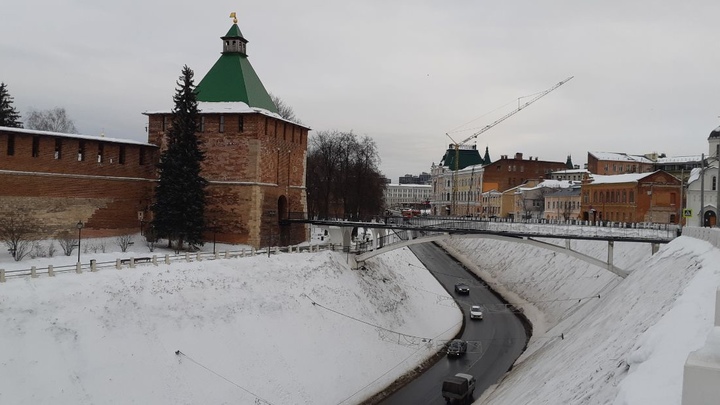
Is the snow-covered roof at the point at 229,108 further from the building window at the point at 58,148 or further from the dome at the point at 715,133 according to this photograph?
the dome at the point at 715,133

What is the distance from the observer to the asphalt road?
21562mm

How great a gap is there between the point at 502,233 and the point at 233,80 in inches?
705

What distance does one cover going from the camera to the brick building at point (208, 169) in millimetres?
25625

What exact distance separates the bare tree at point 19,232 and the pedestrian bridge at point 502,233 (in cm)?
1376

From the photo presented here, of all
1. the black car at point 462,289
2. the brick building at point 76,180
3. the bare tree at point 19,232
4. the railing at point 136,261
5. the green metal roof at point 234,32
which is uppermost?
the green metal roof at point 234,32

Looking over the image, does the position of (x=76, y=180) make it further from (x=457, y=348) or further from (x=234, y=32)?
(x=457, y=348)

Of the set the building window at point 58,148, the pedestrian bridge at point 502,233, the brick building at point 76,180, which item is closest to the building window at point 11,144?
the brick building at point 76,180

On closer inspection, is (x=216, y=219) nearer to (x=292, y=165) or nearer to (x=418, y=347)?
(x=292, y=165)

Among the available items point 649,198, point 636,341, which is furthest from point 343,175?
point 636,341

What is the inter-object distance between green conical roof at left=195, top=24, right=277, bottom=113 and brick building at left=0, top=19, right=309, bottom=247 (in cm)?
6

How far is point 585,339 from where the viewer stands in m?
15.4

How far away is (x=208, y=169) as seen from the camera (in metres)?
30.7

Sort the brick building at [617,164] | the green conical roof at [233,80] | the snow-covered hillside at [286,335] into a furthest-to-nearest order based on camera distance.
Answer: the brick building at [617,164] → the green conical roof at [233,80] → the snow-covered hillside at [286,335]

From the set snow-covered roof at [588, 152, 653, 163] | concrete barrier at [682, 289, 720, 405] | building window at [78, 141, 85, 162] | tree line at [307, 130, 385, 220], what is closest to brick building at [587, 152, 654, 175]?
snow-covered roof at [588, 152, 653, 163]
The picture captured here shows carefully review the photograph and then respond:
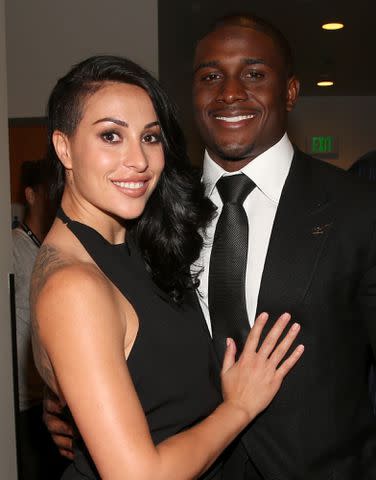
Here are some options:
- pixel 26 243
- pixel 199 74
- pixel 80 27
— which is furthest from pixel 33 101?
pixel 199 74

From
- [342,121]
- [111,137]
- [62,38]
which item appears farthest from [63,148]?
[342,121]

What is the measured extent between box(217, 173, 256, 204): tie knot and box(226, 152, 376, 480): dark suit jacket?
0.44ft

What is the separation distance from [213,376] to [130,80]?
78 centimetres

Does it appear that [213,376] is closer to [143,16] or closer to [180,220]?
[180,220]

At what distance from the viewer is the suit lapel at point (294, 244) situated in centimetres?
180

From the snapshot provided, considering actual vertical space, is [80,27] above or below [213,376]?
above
※
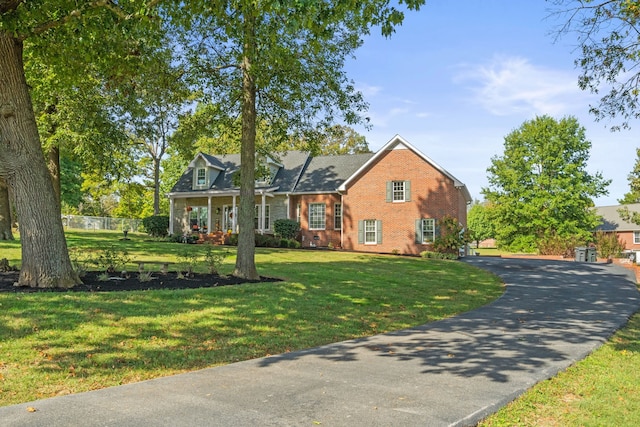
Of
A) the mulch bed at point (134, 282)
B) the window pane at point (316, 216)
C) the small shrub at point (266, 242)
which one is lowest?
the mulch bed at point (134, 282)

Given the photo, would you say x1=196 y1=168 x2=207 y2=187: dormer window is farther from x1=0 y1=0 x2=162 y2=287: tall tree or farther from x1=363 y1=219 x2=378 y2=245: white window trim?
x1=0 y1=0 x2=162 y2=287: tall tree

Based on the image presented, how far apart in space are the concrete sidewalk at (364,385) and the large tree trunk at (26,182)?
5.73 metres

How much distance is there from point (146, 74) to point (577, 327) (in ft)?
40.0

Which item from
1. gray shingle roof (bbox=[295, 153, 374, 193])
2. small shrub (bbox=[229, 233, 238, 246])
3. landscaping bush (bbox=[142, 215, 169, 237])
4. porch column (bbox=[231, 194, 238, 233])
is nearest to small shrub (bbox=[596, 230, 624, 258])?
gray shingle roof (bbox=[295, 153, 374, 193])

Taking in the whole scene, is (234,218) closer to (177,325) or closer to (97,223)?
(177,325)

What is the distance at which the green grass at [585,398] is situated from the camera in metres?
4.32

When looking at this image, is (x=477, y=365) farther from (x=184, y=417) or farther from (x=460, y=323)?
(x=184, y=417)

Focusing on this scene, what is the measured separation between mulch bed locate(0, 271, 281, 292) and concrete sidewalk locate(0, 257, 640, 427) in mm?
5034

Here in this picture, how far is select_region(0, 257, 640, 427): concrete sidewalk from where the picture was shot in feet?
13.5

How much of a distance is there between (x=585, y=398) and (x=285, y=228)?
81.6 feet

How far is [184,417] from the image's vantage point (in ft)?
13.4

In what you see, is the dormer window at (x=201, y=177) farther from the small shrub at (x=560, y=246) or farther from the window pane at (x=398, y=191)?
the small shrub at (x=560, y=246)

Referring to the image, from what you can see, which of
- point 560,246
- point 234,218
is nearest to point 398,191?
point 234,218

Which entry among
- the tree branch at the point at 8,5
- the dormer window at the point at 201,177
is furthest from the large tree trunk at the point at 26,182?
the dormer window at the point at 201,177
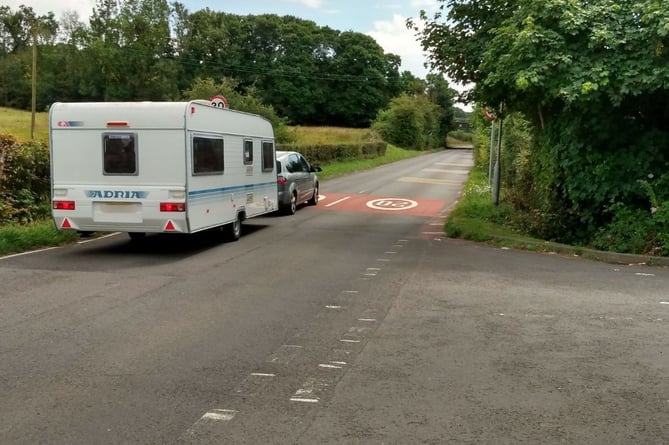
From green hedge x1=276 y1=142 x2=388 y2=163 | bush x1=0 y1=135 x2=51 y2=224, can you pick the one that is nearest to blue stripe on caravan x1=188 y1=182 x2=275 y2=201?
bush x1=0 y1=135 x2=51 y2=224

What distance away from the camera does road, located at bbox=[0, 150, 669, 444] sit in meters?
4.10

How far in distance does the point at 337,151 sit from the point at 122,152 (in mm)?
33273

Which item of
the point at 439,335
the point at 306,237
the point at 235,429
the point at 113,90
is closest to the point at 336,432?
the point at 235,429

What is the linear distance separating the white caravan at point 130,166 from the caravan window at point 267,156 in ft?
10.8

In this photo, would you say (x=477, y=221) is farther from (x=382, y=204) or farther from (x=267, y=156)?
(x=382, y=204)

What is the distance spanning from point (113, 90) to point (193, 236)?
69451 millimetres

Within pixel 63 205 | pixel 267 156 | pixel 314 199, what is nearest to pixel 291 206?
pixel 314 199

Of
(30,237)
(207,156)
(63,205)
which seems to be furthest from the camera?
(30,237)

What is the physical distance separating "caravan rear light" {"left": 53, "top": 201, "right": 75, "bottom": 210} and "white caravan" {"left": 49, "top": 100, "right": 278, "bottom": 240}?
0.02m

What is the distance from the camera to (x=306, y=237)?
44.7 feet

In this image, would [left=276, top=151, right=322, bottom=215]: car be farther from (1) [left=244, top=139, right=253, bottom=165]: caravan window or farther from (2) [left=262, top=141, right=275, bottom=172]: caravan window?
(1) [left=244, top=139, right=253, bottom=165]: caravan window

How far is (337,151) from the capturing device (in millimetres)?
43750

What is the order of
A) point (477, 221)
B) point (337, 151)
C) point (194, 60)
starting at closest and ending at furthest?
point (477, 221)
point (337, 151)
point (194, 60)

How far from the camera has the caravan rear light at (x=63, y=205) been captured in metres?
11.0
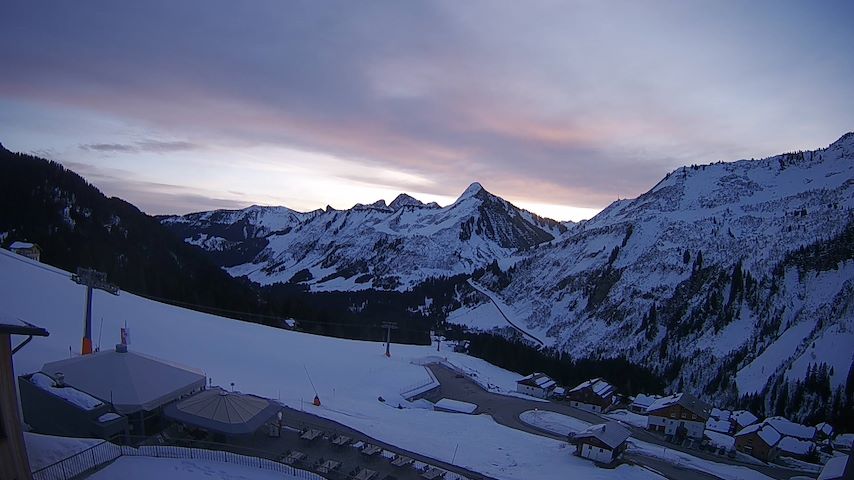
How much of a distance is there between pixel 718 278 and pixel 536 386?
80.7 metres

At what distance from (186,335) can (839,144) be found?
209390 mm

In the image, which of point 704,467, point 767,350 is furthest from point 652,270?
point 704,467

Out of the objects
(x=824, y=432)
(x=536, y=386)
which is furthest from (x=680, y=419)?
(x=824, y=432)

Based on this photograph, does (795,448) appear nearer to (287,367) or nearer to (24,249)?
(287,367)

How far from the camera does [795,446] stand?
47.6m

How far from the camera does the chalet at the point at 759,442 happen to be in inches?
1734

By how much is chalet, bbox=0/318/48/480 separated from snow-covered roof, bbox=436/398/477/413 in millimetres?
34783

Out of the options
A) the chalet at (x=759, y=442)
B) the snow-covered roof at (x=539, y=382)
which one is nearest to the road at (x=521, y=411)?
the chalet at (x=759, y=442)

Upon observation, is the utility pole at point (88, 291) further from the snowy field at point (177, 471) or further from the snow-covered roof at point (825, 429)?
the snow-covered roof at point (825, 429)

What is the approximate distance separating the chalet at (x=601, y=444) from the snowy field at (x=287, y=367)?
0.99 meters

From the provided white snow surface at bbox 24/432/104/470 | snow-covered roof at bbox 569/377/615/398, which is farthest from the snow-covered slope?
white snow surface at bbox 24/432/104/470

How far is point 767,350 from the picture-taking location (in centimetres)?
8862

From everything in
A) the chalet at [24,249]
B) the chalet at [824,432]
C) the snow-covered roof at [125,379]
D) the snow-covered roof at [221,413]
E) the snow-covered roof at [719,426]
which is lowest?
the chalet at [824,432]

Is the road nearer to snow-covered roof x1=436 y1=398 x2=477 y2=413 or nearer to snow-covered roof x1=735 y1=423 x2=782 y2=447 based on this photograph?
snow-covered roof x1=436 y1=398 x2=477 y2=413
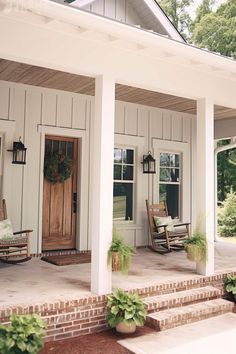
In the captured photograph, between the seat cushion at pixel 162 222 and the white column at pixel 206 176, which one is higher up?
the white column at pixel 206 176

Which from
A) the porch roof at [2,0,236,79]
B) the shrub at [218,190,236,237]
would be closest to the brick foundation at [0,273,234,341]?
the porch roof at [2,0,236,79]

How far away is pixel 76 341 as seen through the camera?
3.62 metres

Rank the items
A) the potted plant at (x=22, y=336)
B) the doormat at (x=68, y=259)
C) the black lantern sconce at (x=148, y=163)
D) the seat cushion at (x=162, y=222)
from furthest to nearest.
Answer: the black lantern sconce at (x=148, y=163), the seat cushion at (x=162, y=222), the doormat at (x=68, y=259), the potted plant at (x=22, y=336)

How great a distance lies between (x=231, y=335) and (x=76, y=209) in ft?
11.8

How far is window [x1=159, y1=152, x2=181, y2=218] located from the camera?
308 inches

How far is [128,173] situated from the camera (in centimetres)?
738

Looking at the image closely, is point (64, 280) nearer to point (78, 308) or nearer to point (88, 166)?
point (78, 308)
※
** TASK REQUIREMENTS **
Filter the rows above and copy each line that contains the word "sidewalk".

** OUTPUT **
Based on the image presented, how far apart in space are the concrete sidewalk at (364,385) and the large tree trunk at (26,182)?
Focusing on this scene, what is the measured separation between mulch bed locate(0, 271, 281, 292) and concrete sidewalk locate(0, 257, 640, 427) in mm?
Here in this picture, how far is select_region(0, 257, 640, 427): concrete sidewalk from where the picture was shot in feet?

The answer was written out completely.